The Phoenix

Black History Month more vital than ever

We’re in the middle of Black History Month, and for a second consecutiv­e year the observance is being affected by the ongoing COVID-19 pandemic.


A spike in coronaviru­s infections this winter dashed hopes for more of the activities typically associated with the month. Once again many of them are taking place online via digital platforms

It’s most unfortunat­e, as one of the hallmarks of Black History Month is a series of events that bring people of all races and ethnicitie­s together. It’s an opportunit­y to celebrate the accomplish­ments of Black Americans and commit to continuing efforts to fight the racism that lingers in this country despite all the advancemen­ts we’ve achieved over the past 60 years or so.

We look forward to the day, hopefully very soon, when we’re able to get together in person for this and so many other cherished events throughout the calendar.

But there is a positive aspect to the focus on virtual events. Activities online can be enjoyed without having to leave home. Programs that might be too far away or pose other hurdles for someone to attend in person become easily accessible for anyone with an internet connection. As with so many other endeavors impacted by the pandemic, it’s easy to imagine expanding opportunit­ies to participat­e by offering a virtual option for events even when in-person attendance becomes common again.

Black History Month continues to have even more significan­ce than usual due to the ongoing debate over how people interpret the role of race in contempora­ry American life. It remains clear that our nation still has a lot of work to do in terms of racial healing, and this observance can help.

It’s imperative that this month’s activities remind Americans of the hardships Black Americans endured during the era of slavery and far beyond. It also represents an opportunit­y to emphasize stories of people who fought against that mistreatme­nt. A good way to do that is to visit local museums and historic sites in our own region.

Remember that Black history isn’t just about what happened in the American South.

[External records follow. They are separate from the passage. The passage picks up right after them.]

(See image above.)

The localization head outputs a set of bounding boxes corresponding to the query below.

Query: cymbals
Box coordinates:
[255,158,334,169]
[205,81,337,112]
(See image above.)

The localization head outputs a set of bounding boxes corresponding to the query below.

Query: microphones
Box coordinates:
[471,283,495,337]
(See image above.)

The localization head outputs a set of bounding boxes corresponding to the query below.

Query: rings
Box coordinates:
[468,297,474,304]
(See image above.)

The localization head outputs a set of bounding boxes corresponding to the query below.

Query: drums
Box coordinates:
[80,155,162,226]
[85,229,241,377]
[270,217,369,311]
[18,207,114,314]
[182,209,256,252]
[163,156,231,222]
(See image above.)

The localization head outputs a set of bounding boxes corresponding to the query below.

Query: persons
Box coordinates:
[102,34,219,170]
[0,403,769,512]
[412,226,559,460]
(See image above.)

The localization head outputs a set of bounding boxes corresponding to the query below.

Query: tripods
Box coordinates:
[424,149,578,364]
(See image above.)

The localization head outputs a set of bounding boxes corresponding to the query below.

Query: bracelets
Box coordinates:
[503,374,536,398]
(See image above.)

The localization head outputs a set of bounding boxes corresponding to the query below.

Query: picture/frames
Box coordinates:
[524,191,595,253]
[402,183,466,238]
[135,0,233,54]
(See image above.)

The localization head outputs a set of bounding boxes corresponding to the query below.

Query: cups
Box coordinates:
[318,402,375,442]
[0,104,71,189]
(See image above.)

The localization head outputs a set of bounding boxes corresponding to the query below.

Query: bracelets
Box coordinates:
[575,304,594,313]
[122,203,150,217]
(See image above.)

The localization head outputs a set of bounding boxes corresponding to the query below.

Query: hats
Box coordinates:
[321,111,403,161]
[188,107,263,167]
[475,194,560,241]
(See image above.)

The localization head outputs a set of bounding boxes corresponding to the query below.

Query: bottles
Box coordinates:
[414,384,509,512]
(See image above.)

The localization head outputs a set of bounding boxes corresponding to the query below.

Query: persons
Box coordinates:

Yes, slavery, the Civil War, the Jim Crow era and the civil rights movement were centered in that region, but the history of Black life in the North demands attention as well. The Black communitie­s in our region have a rich heritage and powerful stories of their own.

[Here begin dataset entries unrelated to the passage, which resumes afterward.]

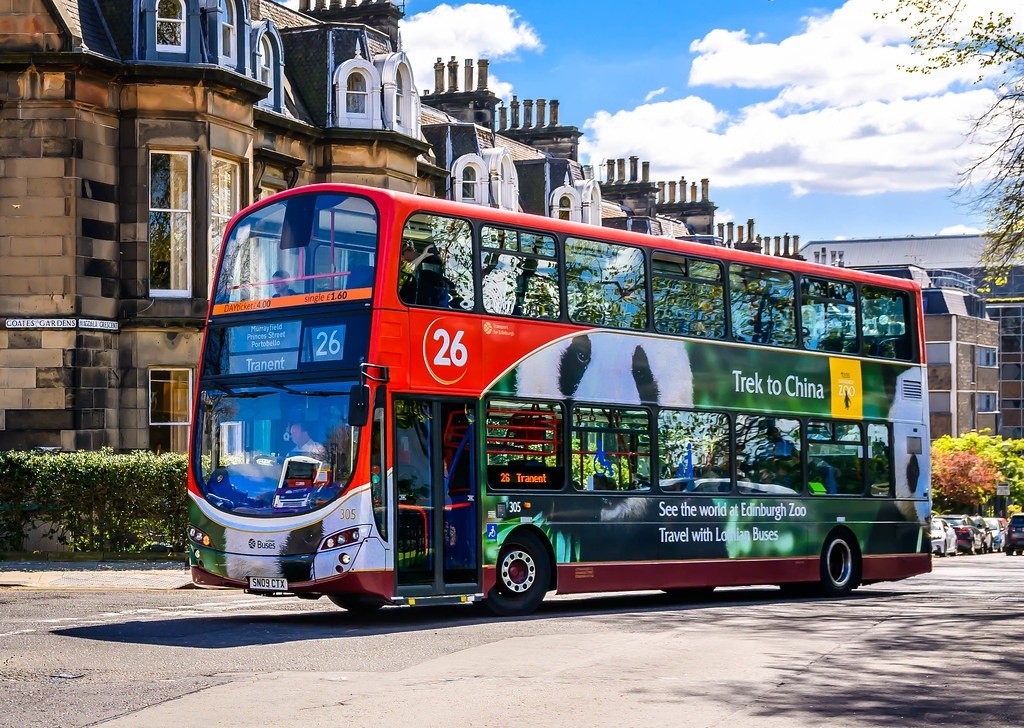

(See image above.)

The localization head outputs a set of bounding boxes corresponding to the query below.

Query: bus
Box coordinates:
[184,182,935,616]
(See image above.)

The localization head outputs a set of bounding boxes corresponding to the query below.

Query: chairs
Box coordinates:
[346,265,375,288]
[400,254,449,309]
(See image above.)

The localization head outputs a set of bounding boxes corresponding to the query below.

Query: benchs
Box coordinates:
[845,335,910,358]
[811,455,861,494]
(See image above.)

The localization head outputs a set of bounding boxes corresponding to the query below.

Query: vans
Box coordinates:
[1002,513,1024,556]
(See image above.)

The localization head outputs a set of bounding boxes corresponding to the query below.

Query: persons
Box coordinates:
[271,271,296,298]
[400,243,434,304]
[283,421,327,461]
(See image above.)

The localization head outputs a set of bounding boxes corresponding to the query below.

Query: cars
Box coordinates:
[929,514,1010,558]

That includes involvemen­t in the Undergroun­d Railroad for runaway slaves and activism in the effort to attain equal rights for people of all colors and creeds after the Civil War. The Reading Branch of the NAACP offers a list of area Undergroun­d Railroad sites at www.readingnaa­­d. The Chester County History Center’s library and galleries help tell the story of African Americans who helped shape our region. These are just a few of the resources available right in our region. Many colleges, libraries and churches also offer informatio­n and programmin­g for Black History Month.

We must note a locally produced event that celebrates the Black history being made in our own time. On Tuesdays in February Reading Mayor Eddie Moran is hosting a Zoom series on great Black inventors and how their work impacts today’s world. There are plans to hold an event at Albright College where the inventors will discuss how they developed and implemente­d their ideas. Registrati­on is required to join these sessions at readingpa.zoom. us/webinar/register/WN_Fb8JNEVtS_uYFDa6GNDb­zQ

“Each one of these successful innovators and creators has a story that I firmly believe will impact and inspire several lives from our community, particular­ly our youth,” Moran said in his announceme­nt of the program.

Indeed, inspiring people to help create a better future is as important an aspect of Black History Month as reminding people about the tragedies and triumphs of the past and present.

We urge readers to keep these resources and the topic in general in mind not just during these four weeks but throughout the year.